Northern trailhead Drive 22 miles SW from downtown Bishop via Bishop Creek Road (CA 168) and South Lake Road to South Lake trailhead.
Resupply
Parchers Resort is 1.2 miles from the South Lake trailhead and offers cabins, a restaurant, a small general store, and free package hold for guests. Reservations recommended. (760) 873-4177; parchersresort.net
Permits
Free if you start from Onion Valley. Reservations are $5/person, via mail or fax. Inyo National Forest: (760) 873-2485, (760) 873-2483 for reservations; fs.fed.us/r5/inyo. For Kings Canyon start: Apply via mail/fax ($15). Sequoia/Kings Canyon National Parks: (559) 565-3341; nps.gov/seki.
Section 2
Bishop Pass to Mammoth Lakes
Distance 73 miles; 10 to 13 days
Southern Trailhead
See South Lake above.
Northern Trailhead
Reds Meadow in Devils Postpile National Monument. Take US 395 and CA 203 through Mammoth Lakes to Mammoth Mountain Ski Resort and park. To reach Devils Postpile (760-934-2289; nps.gov/archive/depo/depomain.htm), take the mandatory shuttle bus ($7) to either Reds Meadow or Devils Postpile Ranger Station bus stops (30 minutes).
Resupply
Use the post office on CA 203 in Mammoth Lakes, or Motel 6 (760) 934-6660, which is next door and will hold UPS/FedEx parcels. The Mammoth Lakes Welcome Center (2510 Hwy. 203, 760-924-5500) is located a quarter-mile east of the PO. More than a dozen Forest Service and BLM campgrounds are in and around Mammoth Lakes (760-924-5500 info; 877-444-6777 reservations). Additional lodging info: 888-466-2666; visitmammoth.com. Earlier, pre-shipped resupply is also available at Mono Creek (mile 113) via a 10-mile hike west from the SHR to Vermilion Valley Resort on Lake Edison ($15/package; 25-lb. limit; 559-249-4000; edisonlake.com).
Permits
Same as above
Section 3
Mammoth Lakes to Twin Lakes
Distance 77 miles; 8 to 10 days
Southern Trailhead
See Devils Postpile above.
Northern Trailhead
Mono Village Resort (760-932-7071; monovillage.com) on Twin Lakes offers lodging, long-term hiker parking ($1/day), a restaurant, and internet.

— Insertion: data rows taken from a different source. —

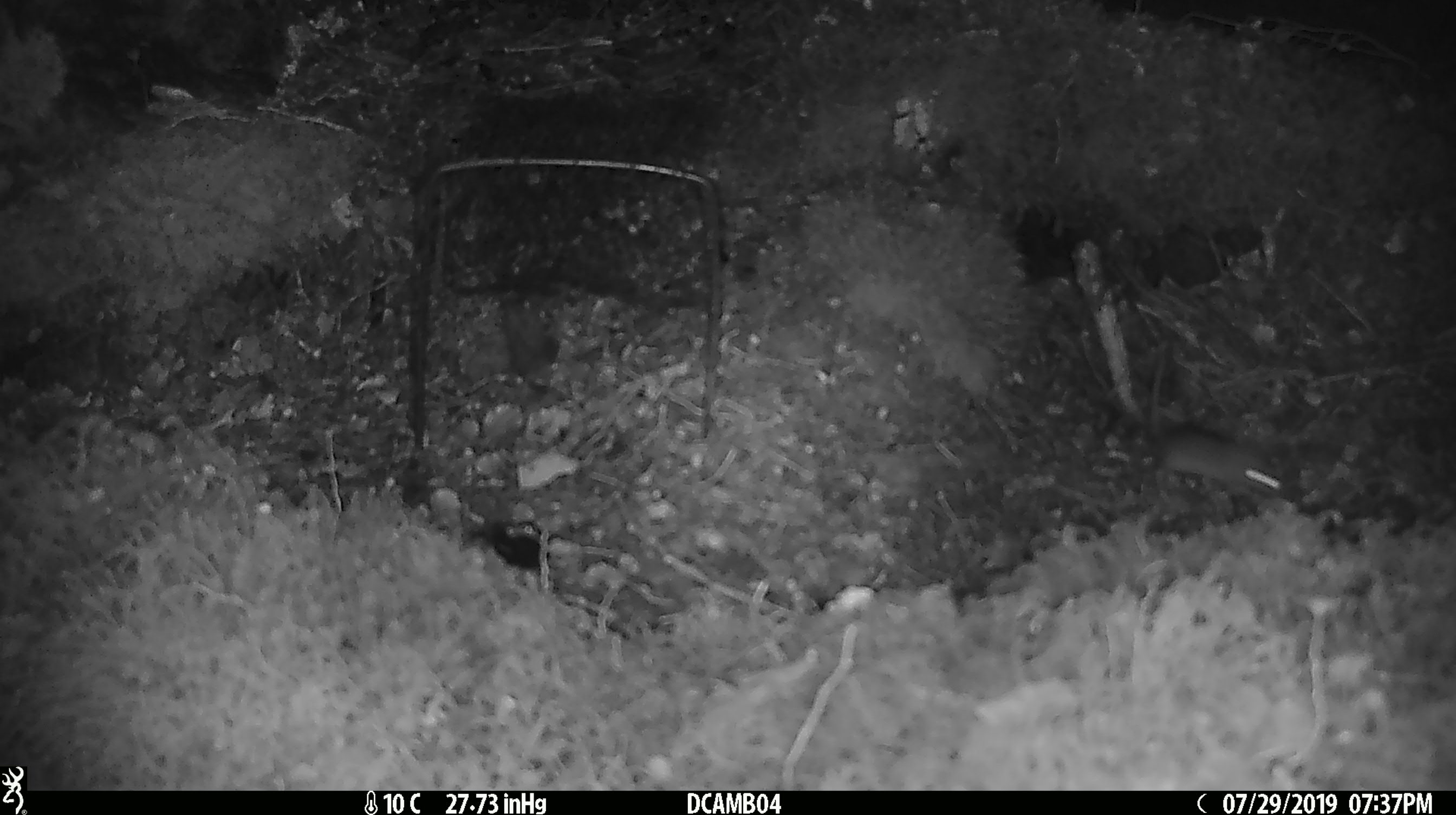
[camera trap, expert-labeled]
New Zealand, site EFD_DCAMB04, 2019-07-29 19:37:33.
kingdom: Animalia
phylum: Chordata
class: Mammalia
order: Rodentia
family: Muridae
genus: Mus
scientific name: Mus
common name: mouse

From Bridgeport on US 395 (760-932-7500; bridgeportcalifornia.com), drive 14 miles on Twin Lakes Road.
Resupply
Tuolumne Meadows (mile 192) has a general store, campground, and post office. Send packages to: “Hold for thru-hiker X” c/o Tuolumne Meadows Post Office, Tuolumne Meadows, Yosemite, CA 95389. Mark food packages so USPS employees can store them appropriately. The post office closes each day at 4 p.m., and all Tuolumne facilities close on September 15.